L’area archeologica di Veleia
Il foro, d’età augusteo-giulio claudia, si estende su un piano ottenuto artificialmente per mezzo di un massiccio sbancamento, come rivela la stratificazione leggibile sotto la scalinata posta sul lato orientale. Ne è ben conservato il lastricato, a quattro pioventi, drenati da una cunetta perimetrale con pozzetti di decantazione agli angoli. Lo circonda su tre lati un portico, dilatato in antico illusionisticamente da pitture murali, su cui si aprono botteghe e ambienti a destinazione pubblica, quasi tutti dotati d’impianti di riscaldamento.
Il tutto è completato dalla più bassa delle terrazze, formata dall’accumulo dei materiali provenienti dallo sbancamento del pendio soprastante, contenuti da robuste sostruzioni, ancora ben visibili nel Settecento. Raccordata a quella superiore da un imponente ingresso a duplice prospetto tetrastilo, inserito nel colonnato del foro, la terrazza era forse riservata alle funzioni religiose.
Meta ultima di un percorso ascensionale che proviene dal fondovalle appare la basilica che chiude a sud il complesso: edificio a navata unica, con esedre rettangolari presso le testate, era la sede del culto imperiale; infatti, addossate alla parete di fondo, si levavano le dodici grandi statue in marmo lunense raffiguranti i membri della famiglia giulio-claudia.
A ovest del foro scavi recenti hanno riportato nuovamente in luce resti di costruzioni, riconosciute come anteriori alla sua creazione, nonché tracce del suo originario ingresso, sostituito dopo la metà del I sec. d.C. da quello, monumentale, ubicato sul lato settentrionale. A monte del foro sorgono, invece, quartieri d’abitazione.
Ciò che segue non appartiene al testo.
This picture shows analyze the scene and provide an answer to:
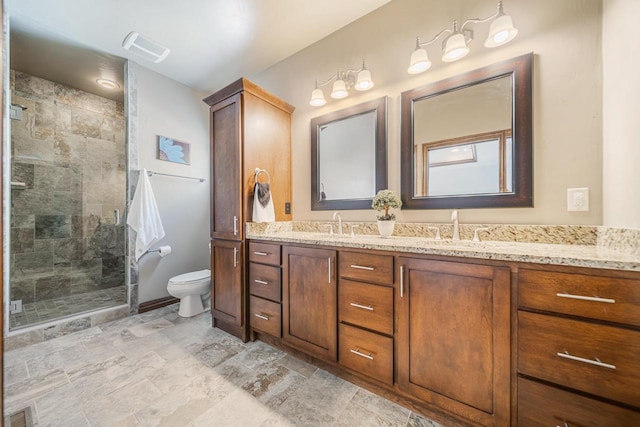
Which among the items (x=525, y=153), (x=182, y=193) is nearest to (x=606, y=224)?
(x=525, y=153)

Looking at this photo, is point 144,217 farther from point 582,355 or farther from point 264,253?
point 582,355

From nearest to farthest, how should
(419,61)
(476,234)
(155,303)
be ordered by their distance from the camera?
(476,234) < (419,61) < (155,303)

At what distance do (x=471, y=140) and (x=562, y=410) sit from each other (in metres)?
1.44

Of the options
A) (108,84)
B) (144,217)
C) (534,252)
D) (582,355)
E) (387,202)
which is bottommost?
(582,355)

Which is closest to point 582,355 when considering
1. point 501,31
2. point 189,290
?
point 501,31

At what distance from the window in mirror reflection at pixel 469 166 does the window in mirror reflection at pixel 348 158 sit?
1.38 feet

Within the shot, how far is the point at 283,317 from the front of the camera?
190 cm

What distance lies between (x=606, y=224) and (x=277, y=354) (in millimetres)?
2159

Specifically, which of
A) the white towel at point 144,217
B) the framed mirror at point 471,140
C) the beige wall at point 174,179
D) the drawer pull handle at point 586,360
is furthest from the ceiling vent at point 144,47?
the drawer pull handle at point 586,360

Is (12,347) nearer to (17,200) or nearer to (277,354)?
(17,200)

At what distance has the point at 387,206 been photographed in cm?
179

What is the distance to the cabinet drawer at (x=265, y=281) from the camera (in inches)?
76.4

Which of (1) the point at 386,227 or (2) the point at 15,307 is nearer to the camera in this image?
(1) the point at 386,227

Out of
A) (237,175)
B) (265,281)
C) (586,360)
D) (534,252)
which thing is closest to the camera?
(586,360)
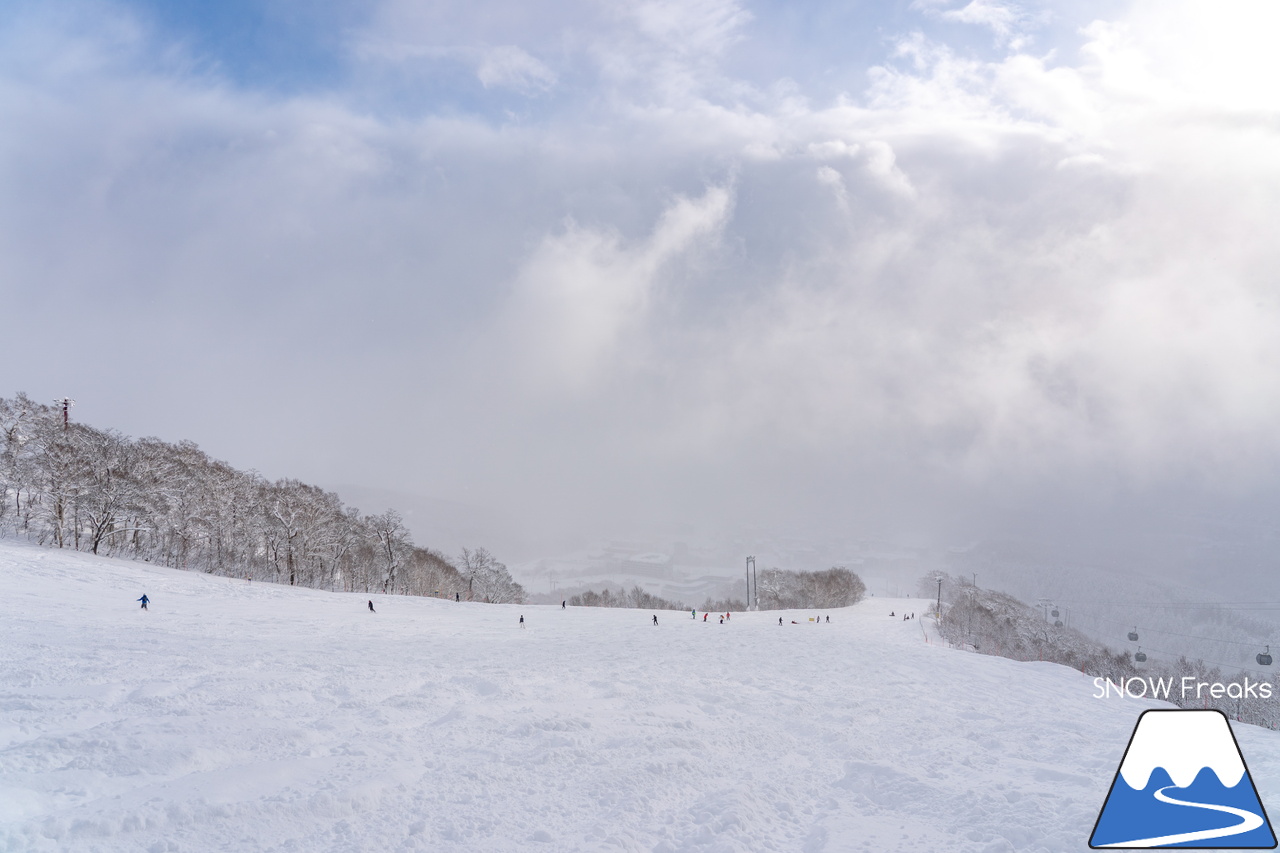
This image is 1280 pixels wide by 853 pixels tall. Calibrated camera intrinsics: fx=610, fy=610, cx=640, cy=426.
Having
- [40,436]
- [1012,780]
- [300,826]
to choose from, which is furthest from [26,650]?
[40,436]

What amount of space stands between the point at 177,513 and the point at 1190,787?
84.7m

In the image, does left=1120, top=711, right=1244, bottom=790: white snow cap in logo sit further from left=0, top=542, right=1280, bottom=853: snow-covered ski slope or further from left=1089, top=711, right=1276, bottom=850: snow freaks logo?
left=0, top=542, right=1280, bottom=853: snow-covered ski slope

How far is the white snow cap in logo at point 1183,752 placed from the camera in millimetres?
6309

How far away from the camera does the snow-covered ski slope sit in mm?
9234

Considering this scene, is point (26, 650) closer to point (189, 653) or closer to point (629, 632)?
point (189, 653)

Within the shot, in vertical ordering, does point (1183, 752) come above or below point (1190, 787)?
above

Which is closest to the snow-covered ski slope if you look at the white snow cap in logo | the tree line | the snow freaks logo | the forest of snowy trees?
the snow freaks logo

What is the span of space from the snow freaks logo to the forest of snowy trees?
80.1 metres

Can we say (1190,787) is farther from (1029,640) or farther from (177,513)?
(1029,640)

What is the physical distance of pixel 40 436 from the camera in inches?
2515

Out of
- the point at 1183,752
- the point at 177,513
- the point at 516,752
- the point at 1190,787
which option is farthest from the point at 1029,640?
the point at 177,513

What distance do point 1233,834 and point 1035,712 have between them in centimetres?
1569

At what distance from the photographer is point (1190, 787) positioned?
643 cm

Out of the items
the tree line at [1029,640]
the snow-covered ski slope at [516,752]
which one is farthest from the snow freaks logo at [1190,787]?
the tree line at [1029,640]
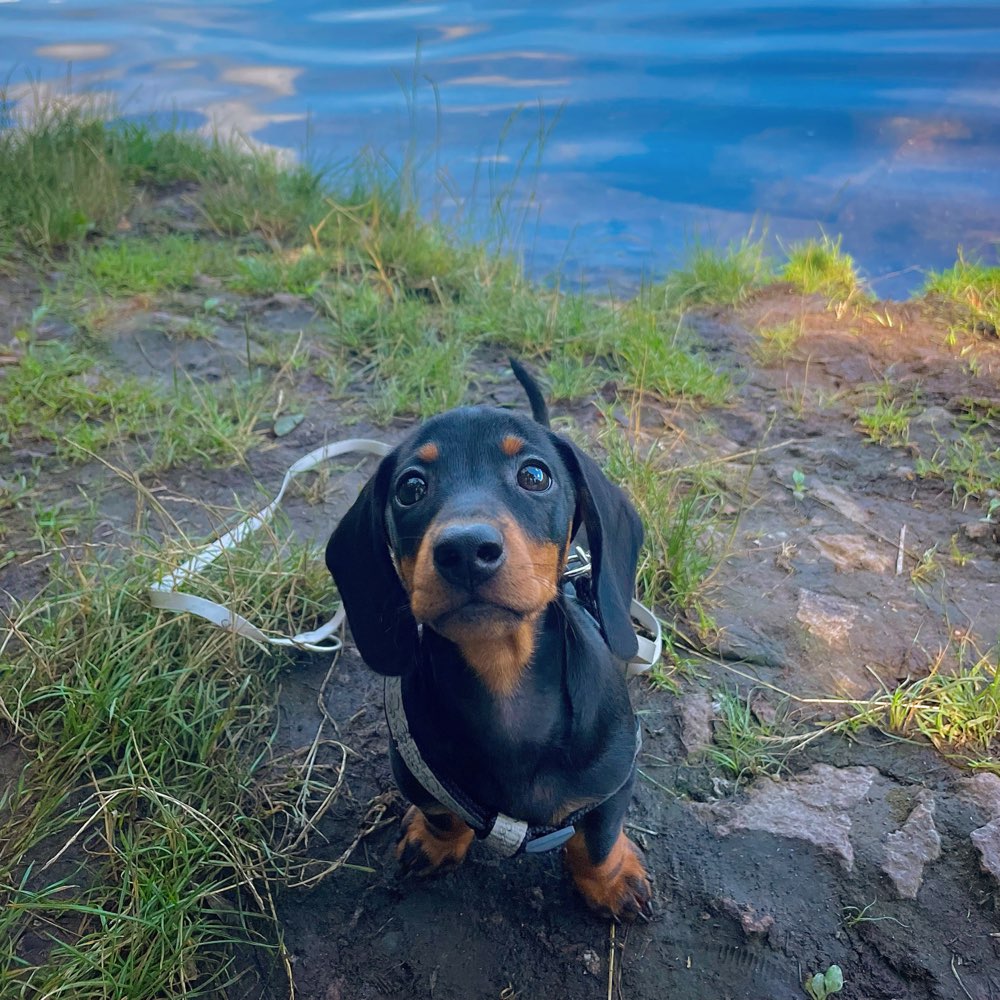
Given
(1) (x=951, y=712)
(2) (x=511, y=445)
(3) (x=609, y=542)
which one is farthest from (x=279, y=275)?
(1) (x=951, y=712)

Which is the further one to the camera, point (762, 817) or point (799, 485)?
point (799, 485)

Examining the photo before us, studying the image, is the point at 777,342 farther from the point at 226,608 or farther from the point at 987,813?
the point at 226,608

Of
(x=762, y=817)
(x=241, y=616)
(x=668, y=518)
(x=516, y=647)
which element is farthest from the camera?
(x=668, y=518)

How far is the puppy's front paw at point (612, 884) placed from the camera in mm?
1740

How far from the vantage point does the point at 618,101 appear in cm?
538

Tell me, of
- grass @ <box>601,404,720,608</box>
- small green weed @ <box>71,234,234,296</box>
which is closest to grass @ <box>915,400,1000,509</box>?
grass @ <box>601,404,720,608</box>

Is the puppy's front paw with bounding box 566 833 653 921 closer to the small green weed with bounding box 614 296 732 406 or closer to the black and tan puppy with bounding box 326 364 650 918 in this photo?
the black and tan puppy with bounding box 326 364 650 918

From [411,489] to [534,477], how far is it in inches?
9.5

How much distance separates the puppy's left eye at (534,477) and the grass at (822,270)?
10.8 ft

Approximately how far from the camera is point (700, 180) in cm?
531

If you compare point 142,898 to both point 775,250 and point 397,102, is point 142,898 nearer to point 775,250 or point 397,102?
point 775,250

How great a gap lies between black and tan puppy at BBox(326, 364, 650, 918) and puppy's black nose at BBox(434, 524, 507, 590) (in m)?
0.13

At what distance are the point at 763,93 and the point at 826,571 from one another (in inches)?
145

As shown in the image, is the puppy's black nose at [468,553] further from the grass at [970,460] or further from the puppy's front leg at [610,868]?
the grass at [970,460]
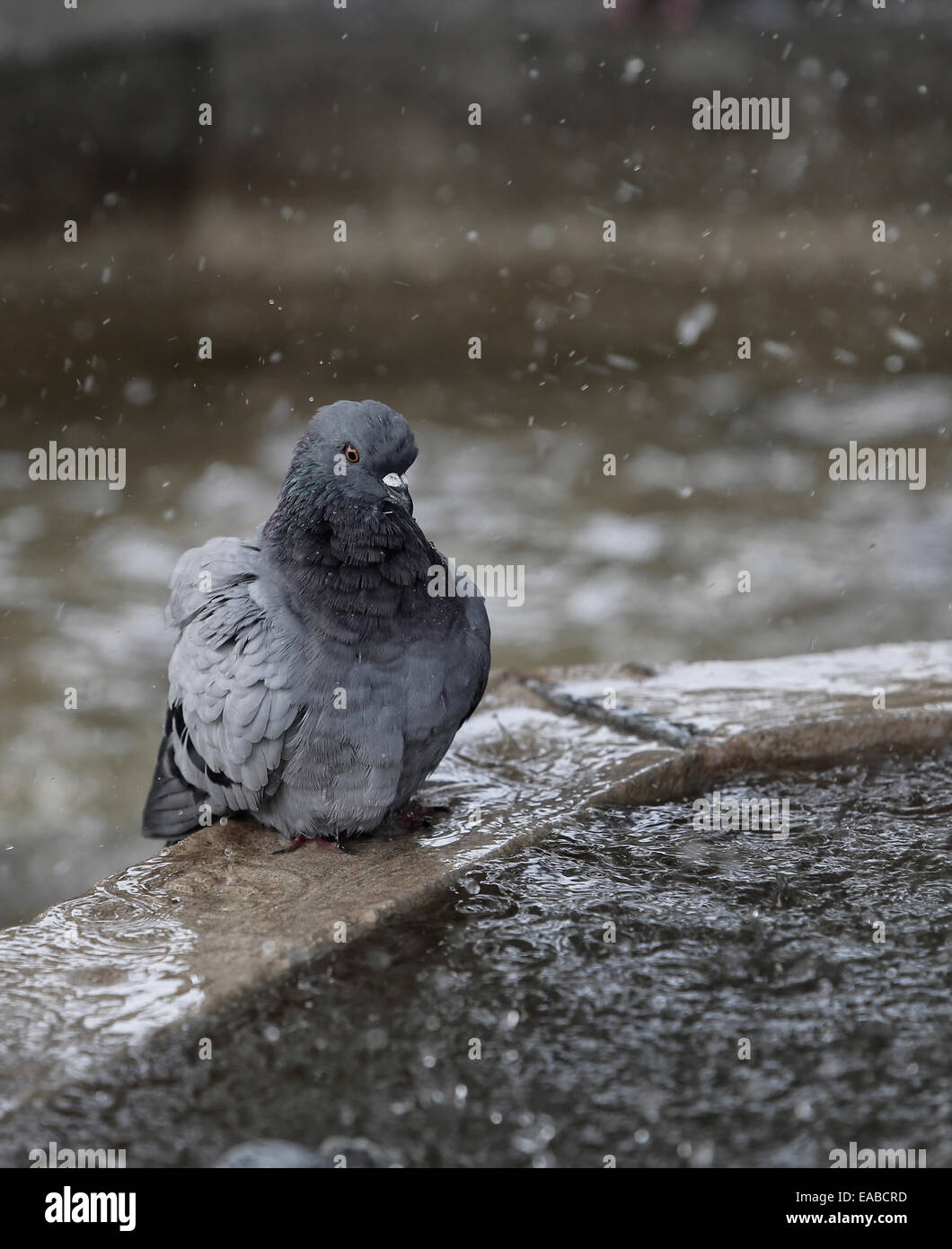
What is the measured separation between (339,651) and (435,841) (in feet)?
1.56

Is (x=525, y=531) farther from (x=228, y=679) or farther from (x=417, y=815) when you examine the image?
→ (x=228, y=679)

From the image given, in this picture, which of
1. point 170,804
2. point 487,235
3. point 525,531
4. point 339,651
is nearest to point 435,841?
point 339,651

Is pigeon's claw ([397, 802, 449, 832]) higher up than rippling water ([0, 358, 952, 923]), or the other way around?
rippling water ([0, 358, 952, 923])

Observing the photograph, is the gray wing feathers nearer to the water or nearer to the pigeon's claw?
the pigeon's claw

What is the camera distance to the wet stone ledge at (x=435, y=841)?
2113mm

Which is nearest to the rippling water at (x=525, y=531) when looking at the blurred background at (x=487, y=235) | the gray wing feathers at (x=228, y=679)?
the blurred background at (x=487, y=235)

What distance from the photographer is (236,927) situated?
240cm

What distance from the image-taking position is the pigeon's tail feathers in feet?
10.4

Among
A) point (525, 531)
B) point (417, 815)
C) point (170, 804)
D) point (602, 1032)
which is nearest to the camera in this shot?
point (602, 1032)

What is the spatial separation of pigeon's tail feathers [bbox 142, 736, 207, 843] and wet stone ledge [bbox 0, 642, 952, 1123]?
175 mm

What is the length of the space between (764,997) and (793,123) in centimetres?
1136

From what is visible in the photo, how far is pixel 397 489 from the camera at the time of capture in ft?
9.05

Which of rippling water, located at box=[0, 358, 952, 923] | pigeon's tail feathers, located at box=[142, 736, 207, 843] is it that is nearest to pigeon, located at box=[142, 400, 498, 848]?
pigeon's tail feathers, located at box=[142, 736, 207, 843]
La terrazza su cui si leva sin dal Medioevo una pieve dedicata a S. Antonino ospitava, probabilmente, un edificio di culto già nell’antichità. Più in alto è situata una costruzione, identificata, già all’atto della scoperta, come un serbatoio d’acqua, più tardi erroneamente interpretata – e, di conseguenza, ricostruita – come anfiteatro.
All’interno dell’area archeologica è stato allestito un Antiquarium, dove sono conservati calchi della Tabula Alimentaria traianea e della tavola bronzea contenente la lex de Gallia Cisalpina, come pure corredi relativi alle sepolture a cremazione romane, elementi architettonici e d’arredo.